*Instructions to follow:*
Only the lines from the line holding "In this context, is" through the final line of the entries below are to be returned, exactly as they stand.

*Supplied records:*
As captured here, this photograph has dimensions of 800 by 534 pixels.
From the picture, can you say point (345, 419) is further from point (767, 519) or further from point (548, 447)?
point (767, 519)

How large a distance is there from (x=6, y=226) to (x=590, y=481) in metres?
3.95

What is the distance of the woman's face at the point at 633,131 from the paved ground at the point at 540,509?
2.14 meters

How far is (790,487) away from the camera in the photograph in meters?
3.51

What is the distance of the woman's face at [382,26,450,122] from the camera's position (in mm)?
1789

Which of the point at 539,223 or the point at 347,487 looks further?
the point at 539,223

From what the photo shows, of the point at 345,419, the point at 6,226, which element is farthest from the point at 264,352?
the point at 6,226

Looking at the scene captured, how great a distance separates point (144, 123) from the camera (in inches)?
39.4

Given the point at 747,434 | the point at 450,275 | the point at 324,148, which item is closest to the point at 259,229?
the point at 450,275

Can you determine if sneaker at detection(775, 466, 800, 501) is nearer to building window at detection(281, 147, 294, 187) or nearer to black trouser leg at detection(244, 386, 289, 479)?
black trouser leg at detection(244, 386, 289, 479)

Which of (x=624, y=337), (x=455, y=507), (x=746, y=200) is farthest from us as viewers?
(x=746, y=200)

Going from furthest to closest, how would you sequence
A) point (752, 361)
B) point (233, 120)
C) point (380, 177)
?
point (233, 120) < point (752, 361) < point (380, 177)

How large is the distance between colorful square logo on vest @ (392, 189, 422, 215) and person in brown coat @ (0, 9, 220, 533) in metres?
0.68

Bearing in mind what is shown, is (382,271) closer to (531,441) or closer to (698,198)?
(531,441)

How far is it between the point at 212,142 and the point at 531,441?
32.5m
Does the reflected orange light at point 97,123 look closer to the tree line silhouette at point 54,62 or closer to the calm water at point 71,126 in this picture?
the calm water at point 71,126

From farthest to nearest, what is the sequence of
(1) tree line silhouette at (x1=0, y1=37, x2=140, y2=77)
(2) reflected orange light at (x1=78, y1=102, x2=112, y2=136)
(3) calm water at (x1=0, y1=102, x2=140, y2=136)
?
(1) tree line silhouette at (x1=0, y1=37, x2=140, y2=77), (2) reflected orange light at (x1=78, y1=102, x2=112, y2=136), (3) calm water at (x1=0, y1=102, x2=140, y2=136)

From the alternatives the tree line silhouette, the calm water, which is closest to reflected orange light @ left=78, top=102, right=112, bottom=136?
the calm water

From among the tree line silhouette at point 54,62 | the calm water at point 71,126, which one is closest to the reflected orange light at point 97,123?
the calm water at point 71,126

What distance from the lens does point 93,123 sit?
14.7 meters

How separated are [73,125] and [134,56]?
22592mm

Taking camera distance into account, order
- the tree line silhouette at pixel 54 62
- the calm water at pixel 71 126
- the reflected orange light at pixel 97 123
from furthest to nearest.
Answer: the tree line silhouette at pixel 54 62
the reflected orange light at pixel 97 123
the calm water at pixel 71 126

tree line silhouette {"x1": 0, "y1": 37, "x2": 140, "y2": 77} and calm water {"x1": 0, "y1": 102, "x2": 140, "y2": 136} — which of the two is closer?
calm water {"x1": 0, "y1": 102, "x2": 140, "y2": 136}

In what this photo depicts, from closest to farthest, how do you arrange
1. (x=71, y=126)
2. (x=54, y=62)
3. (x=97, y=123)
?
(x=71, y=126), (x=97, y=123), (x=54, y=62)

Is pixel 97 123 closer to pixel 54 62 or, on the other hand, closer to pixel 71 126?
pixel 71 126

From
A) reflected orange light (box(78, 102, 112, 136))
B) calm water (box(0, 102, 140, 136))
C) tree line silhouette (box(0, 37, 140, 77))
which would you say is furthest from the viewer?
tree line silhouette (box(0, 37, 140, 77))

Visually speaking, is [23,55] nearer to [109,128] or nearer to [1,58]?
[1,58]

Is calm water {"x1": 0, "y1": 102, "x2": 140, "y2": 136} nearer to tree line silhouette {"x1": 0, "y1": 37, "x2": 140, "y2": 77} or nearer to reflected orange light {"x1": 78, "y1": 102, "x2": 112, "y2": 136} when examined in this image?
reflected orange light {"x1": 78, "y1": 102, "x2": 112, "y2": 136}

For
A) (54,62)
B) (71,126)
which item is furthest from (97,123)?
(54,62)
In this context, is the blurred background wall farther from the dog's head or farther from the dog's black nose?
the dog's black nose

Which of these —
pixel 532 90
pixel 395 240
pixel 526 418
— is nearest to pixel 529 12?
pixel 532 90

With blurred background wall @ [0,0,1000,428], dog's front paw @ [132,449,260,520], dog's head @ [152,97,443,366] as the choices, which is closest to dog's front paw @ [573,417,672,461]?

*Output for this task:*
In this context, is the blurred background wall farther from the dog's head or farther from the dog's black nose?
the dog's black nose

Which of these —
pixel 532 90
pixel 395 240
pixel 526 418
— is nearest to pixel 529 12?
pixel 532 90

With blurred background wall @ [0,0,1000,428], dog's front paw @ [132,449,260,520], dog's head @ [152,97,443,366] as the choices, which is closest to dog's front paw @ [573,417,672,461]?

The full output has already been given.